We've uploaded processed and serialised training and testing datasets, as well as trained and serialised classifiers. Let's check their accuracy percentages at this point. 

In [121]:
# Get Naive Bayes classifier from nltk accuracy on testing sets
nltk.classify.accuracy(naive_bayes_classifier, testing_sets)*100

71.34146341463415

In [122]:
# Get accuracy on testing sets of MultinomialNB_classifier from sklearn 
nltk.classify.accuracy(MultinomialNB_classifier, testing_sets)*100

71.95121951219512

In [123]:
nltk.classify.accuracy(BernoulliNB_classifier, testing_sets)*100

71.95121951219512

In [124]:
nltk.classify.accuracy(LogisticRegression_classifier, testing_sets)*100

71.34146341463415

In [125]:
nltk.classify.accuracy(SGDClassifier_classifier, testing_sets)*100

73.78048780487805

In [126]:
nltk.classify.accuracy(SVC_classifier, testing_sets)*100

70.1219512195122

In [127]:
nltk.classify.accuracy(LinearSVC_classifier, testing_sets)*100

68.90243902439023

In [128]:
nltk.classify.accuracy(NuSVC_classifier, testing_sets)*100

70.1219512195122

On a selected part of shuffled dataset all algorithms are doing fairly well. Now let's create a voting system for all classifiers.

* **Given problem A**
Copy the rows exactly, starting at the line containing "What is the distance (60,153)" and ending at the end of the rows.

* **Supplied data**
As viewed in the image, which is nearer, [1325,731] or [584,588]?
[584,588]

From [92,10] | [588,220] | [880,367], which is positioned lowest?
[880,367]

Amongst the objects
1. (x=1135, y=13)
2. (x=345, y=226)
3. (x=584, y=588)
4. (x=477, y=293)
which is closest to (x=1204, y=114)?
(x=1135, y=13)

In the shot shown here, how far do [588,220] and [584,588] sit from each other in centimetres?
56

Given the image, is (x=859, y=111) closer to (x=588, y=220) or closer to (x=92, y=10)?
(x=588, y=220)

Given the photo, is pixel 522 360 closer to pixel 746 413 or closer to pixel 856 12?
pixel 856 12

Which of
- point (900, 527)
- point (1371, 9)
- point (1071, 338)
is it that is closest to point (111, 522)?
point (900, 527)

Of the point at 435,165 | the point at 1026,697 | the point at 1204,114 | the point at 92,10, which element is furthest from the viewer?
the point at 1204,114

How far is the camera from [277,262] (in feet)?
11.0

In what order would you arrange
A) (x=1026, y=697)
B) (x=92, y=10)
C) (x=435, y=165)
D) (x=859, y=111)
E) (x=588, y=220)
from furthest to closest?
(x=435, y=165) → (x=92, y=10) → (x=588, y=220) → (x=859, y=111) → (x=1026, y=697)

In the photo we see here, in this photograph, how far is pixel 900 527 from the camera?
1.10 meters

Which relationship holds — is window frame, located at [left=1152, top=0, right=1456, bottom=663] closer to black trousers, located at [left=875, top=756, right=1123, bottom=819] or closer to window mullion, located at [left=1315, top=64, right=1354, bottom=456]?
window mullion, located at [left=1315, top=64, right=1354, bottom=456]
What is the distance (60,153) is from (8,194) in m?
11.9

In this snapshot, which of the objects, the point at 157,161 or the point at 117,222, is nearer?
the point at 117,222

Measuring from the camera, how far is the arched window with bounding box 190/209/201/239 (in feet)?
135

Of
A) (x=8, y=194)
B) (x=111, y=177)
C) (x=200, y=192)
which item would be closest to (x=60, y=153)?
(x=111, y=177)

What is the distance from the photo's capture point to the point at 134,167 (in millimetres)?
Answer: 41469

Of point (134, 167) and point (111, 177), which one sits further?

* **Given problem B**
According to the classifier accuracy text, what do the authors say they will create after checking the accuracies?

* **Complete output A**
What is the distance (60,153) is from (8,194) in m?
11.9

In this snapshot, which of the objects, the point at 157,161 or the point at 117,222, is nearer?
the point at 117,222

Measuring from the camera, how far is the arched window with bounding box 190/209/201/239 (in feet)?
135

Of
A) (x=8, y=194)
B) (x=111, y=177)
C) (x=200, y=192)
which item would be closest to (x=60, y=153)?
(x=111, y=177)

What is the distance from the photo's capture point to the point at 134,167 (in millimetres)?
Answer: 41469

Of point (134, 167) and point (111, 177), which one sits further?

* **Complete output B**
A voting system for all classifiers.